Il problema non si limita alle lingue occidentali, anche il mongolo distingue tra il lato intellettuale e quello emotivo ma, a differenza dell'inglese, nei testi buddhisti usa il termine “setgil” per il secondo. Anche i traduttori cinesi scelsero una parola che significa cuore, “xin”, che anche i giapponesi accettarono e usarono. La questione di cosa sia la mente fa emergere molte differenze fondamentali nelle visioni culturali del mondo.
Se vogliamo trovare un sinonimo migliore per i termini indo-tibetani nelle lingue europee, forse l'equivalente più vicino è la parola "esperienza", sebbene anche questa parola non sia del tutto precisa. Non includiamo qui nel suo significato l'esperienza nel senso di familiarità e competenza attraverso la ripetizione, come in “Questo medico ha molta esperienza”. Inoltre, nelle lingue occidentali, sperimentare qualcosa implica spesso provare emozioni al riguardo, sia positive che negative. Sentiamo di non aver realmente sperimentato qualcosa di profondo a meno che non ne siamo stati consapevolmente commossi a livello emotivo. Anche questo non è incluso nella nozione buddhista, né vi è alcuna connotazione di valutazione come in “Ho imparato molto da quell'esperienza”. Nel contesto buddhista l’esperienza è ciò che ci accade, qualunque cosa.

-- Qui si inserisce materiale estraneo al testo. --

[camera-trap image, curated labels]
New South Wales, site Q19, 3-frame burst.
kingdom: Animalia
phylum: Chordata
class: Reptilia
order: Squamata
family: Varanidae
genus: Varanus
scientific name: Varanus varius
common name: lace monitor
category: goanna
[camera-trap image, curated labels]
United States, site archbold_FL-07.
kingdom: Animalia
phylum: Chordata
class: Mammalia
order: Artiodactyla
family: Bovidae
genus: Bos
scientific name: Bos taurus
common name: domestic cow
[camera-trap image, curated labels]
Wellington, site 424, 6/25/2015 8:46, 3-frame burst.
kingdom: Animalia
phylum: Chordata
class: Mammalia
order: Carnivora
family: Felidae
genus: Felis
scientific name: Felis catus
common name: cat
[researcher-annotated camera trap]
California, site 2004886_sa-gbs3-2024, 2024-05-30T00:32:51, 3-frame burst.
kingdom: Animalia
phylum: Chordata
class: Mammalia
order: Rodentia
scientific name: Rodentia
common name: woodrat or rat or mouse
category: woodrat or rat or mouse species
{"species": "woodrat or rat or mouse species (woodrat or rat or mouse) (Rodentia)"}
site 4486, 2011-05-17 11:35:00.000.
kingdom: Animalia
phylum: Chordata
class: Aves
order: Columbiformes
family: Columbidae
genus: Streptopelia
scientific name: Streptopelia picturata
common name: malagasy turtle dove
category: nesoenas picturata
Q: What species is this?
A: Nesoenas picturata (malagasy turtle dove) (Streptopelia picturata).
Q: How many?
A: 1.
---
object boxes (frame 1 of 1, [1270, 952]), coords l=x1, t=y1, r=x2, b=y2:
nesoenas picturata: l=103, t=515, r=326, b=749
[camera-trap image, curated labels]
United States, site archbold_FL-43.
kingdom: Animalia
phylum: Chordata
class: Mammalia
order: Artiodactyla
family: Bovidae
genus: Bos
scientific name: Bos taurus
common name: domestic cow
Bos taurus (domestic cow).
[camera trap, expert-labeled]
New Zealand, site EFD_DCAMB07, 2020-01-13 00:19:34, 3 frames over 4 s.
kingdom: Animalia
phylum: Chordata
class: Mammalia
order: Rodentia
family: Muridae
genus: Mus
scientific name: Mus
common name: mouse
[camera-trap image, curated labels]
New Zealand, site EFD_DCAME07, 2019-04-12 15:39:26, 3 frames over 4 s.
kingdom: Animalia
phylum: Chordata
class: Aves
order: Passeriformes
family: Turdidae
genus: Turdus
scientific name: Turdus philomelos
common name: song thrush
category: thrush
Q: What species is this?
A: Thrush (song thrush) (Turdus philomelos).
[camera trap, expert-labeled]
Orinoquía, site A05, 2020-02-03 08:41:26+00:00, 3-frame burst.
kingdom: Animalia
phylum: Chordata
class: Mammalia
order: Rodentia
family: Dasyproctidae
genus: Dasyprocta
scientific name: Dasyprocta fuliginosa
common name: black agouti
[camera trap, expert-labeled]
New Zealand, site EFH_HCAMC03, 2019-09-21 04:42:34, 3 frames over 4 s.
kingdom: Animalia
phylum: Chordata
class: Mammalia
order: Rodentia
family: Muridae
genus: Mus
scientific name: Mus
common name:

Nella discussione buddhista sulla mente, quindi, non si parla di una sorta di “cosa” o di un organo che si trova nella nostra testa, come il cervello, né di uno spazio, come suggerisce l’espressione occidentale “Immagina nella tua mente questo o quello” – come se la mente fosse un palcoscenico o una stanza nella nostra testa attraverso la quale sfilano i pensieri o in cui sono immagazzinati i ricordi. Si intende piuttosto una sorta di evento che avviene a livello del cervello e del sistema nervoso.
Cosa succede quando vediamo, sentiamo o pensiamo qualcosa? Anche se possiamo descrivere l'evento dal punto di vista biochimico o elettrochimico, possiamo anche descriverlo soggettivamente. Quest'ultimo è ciò che nel Buddhismo si intende con “mente”. Quando vediamo, ascoltiamo, pensiamo o sentiamo emotivamente qualcosa, c'è un'esperienza momento dopo momento, è ciò che accade. Inoltre, l'esperienza ha sempre dei contenuti, in altre parole, la mente ha sempre un oggetto. Infatti, “mente” in sanscrito e tibetano è anche chiamata “ciò che ha un oggetto”.